Une Europe d'Etats désunis ?

Que de chemin parcouru depuis la proposition de création d'une Communauté européenne du charbon et de l'acier (CECA) le 9 mai 1950. Le ministre des affaires étrangères de l'époque, Robert Schuman, reprenait là une idée chère à Jean Monnet. Un embryon d'Union européenne était né. Et dorénavant, le 9 mai est la «Journée de l'Europe». Une Europe des Six qui a grandi progressivement avant de devenir d'un coup d'un seul le 1er mai 2004 une Europe des Vingt-cinq avec l'intégration de dix nouveaux États.

Les conflits meurtriers de la première moitié du vingtième siècle ont bien sûr été les "événements déclencheurs" d'une prise de conscience salvatrice. "Plus jamais la guerre" se sont dits des démocrates chrétiens. La reconnaissance du partage d'un destin et d'intérêts communs devait prendre le pas sur la fatalité de la défense d'intérêts exclusivement nationaux. Les bases d'une société européenne étaient jetées.

La paix est ainsi le principal acquis de cette construction européenne. Mais c'est l'activité commerciale qui est la première bénéficiaire de l'organisation de cet espace en un grand marché unique où a cours une monnaie unique. C'est sur ce socle qu'auraient dû être relevés des défis aussi cruciaux que : la politique étrangère, de sécurité et de défense, la coopération policière et judiciaire (celle-ci en net progrès), la solidarité économique et sociale, etc.

Toutefois, c'est peut-être la participation des peuples et leur sentiment d'appartenance à l'Union européenne qui sont les plus problématiques.

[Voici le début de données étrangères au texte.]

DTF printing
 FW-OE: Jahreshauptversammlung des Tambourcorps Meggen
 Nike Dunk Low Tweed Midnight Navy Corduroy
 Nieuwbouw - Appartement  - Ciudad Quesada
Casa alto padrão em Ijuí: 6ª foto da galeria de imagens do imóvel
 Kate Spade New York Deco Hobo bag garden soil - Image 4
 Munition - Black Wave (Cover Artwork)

Ignorés depuis toujours, les citoyens des États membres demeurent pour une large part étrangers à cette édification, et étrangers les uns aux autres. La démocratisation de l'Europe, l'éducation, la culture pourraient peut-être parvenir à vaincre certaines résistances, mais il faudrait de la volonté et du temps.

L'élargissement de l'Union en 2004 avait fait l'effet à certains d'une précipitation voire d'une fuite en avant. A juste titre. Cette décision politique est intervenue en effet avant la réforme des institutions (très insuffisante) et l'adoption d'une (pseudo-)Constitution. Dans l'idée que «Mieux vaut tenir que courir», des voix s'étaient donc élevées pour craindre des distorsions, et notamment de concurrence ; des déséquilibres, des disparités qui pourraient entraîner des tensions. Nous y sommes. Avec un constat : le retour d'une défense d'intérêts exclusivement nationaux. 

Ce n'est qu'en étant «une communauté d'idées, d'intérêts, d'affections, de souvenirs et d'espérances», pour reprendre une phrase de l'historien Fustel de Coulanges, que l'Union européenne pourrait répondre à sa vocation d'unir des hommes. Ou pour le dire autrement, "être en communion" est la condition pour "vivre en communauté", et non l'inverse. Il s'agirait donc aujourd'hui de se rapprocher, de se rencontrer comme au premier jour. Et plus si affinités. Et il n'est pas sûr que dans cette Europe des Vingt-sept depuis 2007 et bientôt des Vingt-huit (le 1er juillet 2013), il y ait encore beaucoup d'affinités. En attendant le grand marché commun entre les États-Unis et cette Europe d'États peu unis.